■ Stated problem: Rewrite the stretch of lines from the one containing "Segment: cell." through the one containing "200L26 205L35 212L48", changing "mask_w" to "mask_width" and keeping everything else the same. Give back only those lines, without the pictures.

■ Stored rows:
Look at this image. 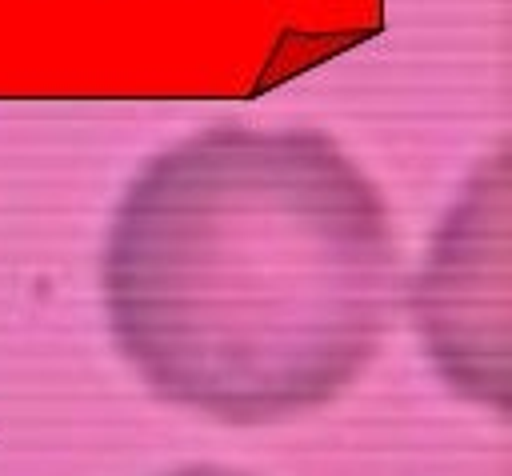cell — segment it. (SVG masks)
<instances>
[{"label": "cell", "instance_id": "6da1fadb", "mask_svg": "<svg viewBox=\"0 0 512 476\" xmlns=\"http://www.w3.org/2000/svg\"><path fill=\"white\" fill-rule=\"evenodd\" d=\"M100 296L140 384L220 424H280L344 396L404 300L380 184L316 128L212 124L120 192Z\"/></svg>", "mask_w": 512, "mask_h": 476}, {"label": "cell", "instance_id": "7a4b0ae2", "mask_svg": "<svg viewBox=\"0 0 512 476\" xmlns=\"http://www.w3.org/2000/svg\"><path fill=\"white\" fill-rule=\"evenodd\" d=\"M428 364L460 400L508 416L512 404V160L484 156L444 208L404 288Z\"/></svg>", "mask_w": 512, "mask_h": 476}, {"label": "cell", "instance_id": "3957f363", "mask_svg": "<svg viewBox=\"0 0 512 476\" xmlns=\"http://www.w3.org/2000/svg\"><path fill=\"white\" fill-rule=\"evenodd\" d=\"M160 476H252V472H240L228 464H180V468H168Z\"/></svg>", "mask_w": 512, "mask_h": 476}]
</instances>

---

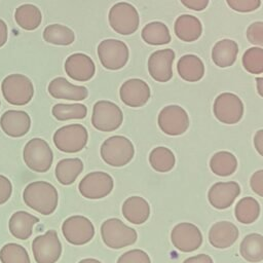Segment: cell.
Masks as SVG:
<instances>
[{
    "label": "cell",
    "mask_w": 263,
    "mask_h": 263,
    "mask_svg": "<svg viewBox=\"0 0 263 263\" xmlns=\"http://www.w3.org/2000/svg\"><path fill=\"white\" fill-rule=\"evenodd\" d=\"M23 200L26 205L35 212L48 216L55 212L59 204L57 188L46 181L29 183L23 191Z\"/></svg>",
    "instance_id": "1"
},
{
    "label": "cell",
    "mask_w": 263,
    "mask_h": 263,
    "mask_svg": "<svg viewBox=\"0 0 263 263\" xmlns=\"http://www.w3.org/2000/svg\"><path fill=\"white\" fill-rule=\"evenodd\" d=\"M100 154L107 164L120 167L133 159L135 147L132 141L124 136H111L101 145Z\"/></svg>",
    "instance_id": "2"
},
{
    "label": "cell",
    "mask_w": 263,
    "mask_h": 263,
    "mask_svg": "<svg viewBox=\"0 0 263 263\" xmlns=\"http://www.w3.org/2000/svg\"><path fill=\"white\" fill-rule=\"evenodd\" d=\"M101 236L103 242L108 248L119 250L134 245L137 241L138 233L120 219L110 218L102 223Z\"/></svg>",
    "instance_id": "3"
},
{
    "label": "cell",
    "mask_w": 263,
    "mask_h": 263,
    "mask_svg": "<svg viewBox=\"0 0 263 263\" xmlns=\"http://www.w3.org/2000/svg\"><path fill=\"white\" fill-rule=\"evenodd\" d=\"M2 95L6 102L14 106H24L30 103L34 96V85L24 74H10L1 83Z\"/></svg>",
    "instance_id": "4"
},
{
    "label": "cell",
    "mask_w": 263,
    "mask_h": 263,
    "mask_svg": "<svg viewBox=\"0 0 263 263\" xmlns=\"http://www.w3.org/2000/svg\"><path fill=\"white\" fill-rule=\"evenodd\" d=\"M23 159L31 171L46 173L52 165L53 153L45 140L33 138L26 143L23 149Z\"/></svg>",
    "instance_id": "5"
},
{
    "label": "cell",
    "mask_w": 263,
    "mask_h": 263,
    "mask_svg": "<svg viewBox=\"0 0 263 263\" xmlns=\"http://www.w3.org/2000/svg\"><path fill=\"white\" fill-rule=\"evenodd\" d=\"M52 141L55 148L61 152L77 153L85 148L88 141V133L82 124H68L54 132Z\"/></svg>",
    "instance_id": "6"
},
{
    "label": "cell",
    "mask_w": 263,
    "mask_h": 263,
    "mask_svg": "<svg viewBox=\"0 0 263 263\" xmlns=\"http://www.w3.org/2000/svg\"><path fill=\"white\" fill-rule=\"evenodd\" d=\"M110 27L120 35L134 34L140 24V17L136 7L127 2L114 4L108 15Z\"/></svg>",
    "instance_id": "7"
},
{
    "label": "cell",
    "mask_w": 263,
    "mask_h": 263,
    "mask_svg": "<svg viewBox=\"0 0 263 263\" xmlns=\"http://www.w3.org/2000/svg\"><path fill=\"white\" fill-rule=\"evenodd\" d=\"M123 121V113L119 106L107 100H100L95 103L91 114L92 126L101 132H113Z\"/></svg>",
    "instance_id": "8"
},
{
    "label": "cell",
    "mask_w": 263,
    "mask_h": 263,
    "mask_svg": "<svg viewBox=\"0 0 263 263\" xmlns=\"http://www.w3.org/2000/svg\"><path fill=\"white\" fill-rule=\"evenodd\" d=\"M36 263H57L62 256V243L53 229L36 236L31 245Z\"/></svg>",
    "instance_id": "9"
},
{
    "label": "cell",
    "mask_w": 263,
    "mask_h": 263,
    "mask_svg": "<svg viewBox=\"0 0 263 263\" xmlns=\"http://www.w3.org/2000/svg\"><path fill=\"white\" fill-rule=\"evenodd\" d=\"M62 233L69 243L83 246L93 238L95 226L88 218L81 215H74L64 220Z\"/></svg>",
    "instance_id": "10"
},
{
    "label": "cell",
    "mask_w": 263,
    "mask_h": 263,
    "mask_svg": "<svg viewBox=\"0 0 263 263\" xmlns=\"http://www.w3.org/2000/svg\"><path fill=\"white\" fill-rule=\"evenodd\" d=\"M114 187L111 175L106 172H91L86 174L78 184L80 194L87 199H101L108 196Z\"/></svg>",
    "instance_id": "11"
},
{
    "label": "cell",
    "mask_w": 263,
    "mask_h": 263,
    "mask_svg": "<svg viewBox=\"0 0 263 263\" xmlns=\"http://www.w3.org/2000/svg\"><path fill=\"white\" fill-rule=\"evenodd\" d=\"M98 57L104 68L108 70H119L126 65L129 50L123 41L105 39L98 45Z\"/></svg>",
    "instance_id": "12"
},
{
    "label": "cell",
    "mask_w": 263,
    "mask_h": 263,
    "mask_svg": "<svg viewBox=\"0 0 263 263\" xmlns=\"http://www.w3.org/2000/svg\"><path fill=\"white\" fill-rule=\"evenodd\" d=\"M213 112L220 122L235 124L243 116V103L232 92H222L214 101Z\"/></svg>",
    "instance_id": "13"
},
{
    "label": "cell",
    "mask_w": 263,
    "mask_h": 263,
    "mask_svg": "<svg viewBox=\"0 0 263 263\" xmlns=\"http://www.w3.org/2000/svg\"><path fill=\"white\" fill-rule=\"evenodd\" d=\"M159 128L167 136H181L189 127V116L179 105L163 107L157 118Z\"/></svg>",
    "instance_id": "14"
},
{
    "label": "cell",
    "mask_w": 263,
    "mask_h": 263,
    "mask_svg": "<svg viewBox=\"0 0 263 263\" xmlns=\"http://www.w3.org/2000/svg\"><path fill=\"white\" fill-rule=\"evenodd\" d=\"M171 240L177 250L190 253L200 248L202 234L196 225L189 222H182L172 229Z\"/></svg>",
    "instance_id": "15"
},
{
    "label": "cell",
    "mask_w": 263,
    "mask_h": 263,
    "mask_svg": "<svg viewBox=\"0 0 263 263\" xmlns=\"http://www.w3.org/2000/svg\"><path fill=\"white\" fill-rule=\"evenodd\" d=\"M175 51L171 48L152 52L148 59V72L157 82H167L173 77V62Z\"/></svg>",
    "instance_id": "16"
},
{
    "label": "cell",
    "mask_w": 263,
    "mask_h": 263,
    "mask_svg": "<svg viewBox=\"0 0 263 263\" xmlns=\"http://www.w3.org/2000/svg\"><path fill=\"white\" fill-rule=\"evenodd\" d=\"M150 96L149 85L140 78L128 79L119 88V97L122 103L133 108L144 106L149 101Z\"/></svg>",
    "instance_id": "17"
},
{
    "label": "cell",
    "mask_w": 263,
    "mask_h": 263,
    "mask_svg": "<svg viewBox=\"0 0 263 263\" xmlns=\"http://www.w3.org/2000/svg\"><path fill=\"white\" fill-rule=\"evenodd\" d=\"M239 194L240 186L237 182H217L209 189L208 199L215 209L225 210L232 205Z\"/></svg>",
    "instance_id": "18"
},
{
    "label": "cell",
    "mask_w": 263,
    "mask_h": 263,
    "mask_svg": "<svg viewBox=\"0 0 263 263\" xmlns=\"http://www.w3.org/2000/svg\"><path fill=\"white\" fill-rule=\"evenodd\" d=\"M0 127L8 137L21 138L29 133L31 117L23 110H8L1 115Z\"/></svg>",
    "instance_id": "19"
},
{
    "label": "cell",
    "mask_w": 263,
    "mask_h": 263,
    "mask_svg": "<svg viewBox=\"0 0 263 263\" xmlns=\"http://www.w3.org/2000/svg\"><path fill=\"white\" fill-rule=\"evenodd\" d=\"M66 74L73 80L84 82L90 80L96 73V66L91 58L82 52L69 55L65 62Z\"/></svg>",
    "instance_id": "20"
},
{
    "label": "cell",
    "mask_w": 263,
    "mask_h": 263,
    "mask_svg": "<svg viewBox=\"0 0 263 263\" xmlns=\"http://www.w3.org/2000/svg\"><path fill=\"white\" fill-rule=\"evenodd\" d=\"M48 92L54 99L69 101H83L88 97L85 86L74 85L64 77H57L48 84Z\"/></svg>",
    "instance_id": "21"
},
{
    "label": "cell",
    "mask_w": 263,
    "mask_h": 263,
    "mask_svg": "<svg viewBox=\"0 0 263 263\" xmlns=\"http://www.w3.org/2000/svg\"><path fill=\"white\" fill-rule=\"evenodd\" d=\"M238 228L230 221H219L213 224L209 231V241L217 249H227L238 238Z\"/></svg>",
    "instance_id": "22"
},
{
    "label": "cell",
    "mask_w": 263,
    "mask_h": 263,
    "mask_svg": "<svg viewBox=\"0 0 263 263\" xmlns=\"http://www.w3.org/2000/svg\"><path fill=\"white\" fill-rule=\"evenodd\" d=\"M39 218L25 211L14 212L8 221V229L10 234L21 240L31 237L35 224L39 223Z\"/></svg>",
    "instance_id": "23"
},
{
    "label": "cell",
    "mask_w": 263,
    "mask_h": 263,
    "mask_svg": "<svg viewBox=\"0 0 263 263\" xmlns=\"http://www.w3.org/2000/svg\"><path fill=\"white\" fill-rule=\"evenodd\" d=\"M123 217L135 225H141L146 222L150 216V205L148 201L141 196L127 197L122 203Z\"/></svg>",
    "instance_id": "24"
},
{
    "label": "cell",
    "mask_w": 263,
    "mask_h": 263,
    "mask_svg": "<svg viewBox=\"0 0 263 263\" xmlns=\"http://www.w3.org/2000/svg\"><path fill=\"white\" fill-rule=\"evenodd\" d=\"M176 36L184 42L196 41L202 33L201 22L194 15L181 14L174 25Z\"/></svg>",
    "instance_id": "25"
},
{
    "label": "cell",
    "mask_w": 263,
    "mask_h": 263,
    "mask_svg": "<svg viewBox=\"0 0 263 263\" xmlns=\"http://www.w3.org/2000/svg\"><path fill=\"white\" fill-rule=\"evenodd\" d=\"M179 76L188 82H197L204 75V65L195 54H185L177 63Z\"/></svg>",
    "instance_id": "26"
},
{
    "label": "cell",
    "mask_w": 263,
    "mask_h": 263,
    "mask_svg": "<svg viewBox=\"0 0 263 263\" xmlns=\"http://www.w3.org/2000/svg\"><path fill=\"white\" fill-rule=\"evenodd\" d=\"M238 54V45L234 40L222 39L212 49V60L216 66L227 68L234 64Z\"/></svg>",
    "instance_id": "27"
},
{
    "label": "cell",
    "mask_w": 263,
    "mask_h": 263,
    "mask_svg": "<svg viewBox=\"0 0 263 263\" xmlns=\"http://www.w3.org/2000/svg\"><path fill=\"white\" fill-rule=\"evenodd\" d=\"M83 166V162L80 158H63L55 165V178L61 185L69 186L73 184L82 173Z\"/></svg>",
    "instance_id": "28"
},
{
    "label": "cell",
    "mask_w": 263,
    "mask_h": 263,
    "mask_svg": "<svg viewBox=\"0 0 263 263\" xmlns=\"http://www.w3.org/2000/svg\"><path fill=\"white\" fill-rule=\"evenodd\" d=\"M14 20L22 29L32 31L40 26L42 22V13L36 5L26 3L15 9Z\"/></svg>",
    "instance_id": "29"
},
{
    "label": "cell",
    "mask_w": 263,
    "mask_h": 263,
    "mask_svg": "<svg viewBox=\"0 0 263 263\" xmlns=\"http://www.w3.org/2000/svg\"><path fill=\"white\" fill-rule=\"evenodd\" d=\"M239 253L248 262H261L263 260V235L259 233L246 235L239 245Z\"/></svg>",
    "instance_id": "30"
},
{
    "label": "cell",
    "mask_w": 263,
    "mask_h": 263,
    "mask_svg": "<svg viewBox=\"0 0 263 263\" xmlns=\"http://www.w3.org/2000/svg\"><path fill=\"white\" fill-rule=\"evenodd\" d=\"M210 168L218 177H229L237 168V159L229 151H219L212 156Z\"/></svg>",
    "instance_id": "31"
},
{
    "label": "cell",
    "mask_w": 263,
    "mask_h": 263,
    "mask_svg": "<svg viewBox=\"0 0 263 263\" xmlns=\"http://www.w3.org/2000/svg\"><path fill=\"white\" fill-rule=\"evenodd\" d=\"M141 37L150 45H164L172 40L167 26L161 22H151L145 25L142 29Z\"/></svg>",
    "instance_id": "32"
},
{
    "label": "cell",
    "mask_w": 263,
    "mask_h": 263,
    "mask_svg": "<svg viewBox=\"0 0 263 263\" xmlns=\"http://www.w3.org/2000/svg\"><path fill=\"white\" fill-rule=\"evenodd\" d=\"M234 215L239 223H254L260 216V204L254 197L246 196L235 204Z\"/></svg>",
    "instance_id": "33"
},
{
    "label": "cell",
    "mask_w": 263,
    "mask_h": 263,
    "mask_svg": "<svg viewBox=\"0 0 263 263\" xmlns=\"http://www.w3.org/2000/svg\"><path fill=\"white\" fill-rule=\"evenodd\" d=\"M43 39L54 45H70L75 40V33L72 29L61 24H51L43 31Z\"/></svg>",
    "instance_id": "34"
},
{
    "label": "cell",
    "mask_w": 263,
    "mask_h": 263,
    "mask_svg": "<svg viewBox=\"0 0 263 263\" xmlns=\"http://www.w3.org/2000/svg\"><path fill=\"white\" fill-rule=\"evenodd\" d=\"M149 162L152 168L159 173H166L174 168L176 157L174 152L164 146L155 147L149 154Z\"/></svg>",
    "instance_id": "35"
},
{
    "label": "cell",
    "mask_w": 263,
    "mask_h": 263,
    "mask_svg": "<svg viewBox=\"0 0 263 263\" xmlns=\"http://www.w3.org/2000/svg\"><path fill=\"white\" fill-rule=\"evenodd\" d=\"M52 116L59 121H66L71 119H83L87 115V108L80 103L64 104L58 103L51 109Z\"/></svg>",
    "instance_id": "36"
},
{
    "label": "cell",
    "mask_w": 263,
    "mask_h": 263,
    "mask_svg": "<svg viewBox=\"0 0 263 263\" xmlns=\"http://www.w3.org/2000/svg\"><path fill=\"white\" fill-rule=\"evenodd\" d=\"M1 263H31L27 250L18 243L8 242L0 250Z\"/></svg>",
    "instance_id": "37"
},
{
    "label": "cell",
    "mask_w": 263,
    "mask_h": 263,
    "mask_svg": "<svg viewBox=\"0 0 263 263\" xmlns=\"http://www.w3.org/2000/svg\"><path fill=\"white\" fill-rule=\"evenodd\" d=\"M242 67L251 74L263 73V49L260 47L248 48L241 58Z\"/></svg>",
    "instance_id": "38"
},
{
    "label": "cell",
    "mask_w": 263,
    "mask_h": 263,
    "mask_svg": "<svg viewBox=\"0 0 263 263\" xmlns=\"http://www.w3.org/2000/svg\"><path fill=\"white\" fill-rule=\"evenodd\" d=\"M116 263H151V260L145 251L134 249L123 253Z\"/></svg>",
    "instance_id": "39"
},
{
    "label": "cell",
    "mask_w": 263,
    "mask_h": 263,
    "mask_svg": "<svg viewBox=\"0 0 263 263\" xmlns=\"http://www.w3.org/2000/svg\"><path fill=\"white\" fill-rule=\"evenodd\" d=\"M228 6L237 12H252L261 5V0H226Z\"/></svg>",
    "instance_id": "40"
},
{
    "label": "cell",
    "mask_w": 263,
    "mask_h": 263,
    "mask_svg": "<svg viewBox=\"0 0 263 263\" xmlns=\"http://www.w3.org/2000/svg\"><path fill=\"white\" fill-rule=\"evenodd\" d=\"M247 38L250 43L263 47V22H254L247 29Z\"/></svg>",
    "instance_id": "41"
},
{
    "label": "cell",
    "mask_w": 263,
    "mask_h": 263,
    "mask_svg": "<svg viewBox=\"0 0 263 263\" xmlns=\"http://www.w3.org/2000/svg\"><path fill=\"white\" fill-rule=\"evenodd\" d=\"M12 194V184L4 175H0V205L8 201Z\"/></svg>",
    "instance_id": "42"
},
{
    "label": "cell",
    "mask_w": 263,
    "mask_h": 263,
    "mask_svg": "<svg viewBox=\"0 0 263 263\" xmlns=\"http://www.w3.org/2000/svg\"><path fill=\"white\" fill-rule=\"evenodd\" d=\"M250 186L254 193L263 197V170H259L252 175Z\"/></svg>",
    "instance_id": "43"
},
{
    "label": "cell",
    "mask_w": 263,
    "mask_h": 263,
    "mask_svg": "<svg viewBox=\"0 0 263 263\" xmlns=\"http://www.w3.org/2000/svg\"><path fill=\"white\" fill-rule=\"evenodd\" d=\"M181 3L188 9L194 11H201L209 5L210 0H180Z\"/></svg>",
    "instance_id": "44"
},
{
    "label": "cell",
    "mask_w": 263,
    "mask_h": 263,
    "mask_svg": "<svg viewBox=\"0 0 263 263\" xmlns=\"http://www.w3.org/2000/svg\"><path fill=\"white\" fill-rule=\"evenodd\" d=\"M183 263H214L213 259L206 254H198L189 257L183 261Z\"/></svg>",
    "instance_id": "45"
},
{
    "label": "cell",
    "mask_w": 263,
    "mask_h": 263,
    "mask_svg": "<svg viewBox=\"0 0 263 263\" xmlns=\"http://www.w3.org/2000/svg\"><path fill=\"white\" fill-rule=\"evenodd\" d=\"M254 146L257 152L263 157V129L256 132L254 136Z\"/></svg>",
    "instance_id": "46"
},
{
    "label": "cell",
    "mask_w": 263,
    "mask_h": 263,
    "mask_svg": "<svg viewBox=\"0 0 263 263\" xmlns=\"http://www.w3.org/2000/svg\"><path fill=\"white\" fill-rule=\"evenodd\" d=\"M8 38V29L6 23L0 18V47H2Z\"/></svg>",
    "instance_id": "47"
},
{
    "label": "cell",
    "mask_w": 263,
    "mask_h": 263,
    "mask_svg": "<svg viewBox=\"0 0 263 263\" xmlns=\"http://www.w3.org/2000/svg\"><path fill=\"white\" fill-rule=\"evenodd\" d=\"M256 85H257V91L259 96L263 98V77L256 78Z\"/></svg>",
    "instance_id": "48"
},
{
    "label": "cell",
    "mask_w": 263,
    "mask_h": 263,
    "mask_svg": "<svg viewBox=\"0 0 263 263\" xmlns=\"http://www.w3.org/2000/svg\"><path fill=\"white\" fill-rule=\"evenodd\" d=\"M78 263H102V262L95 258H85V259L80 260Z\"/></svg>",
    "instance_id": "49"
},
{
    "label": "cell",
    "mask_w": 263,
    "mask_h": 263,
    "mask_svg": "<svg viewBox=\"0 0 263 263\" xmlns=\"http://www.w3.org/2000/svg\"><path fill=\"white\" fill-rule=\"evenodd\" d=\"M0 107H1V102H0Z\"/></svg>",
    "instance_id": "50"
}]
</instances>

■ Exercise response:
Segment: cell.
Masks as SVG:
<instances>
[{
    "label": "cell",
    "mask_width": 263,
    "mask_h": 263,
    "mask_svg": "<svg viewBox=\"0 0 263 263\" xmlns=\"http://www.w3.org/2000/svg\"><path fill=\"white\" fill-rule=\"evenodd\" d=\"M23 200L26 205L35 212L48 216L55 212L59 204L57 188L46 181L29 183L23 191Z\"/></svg>",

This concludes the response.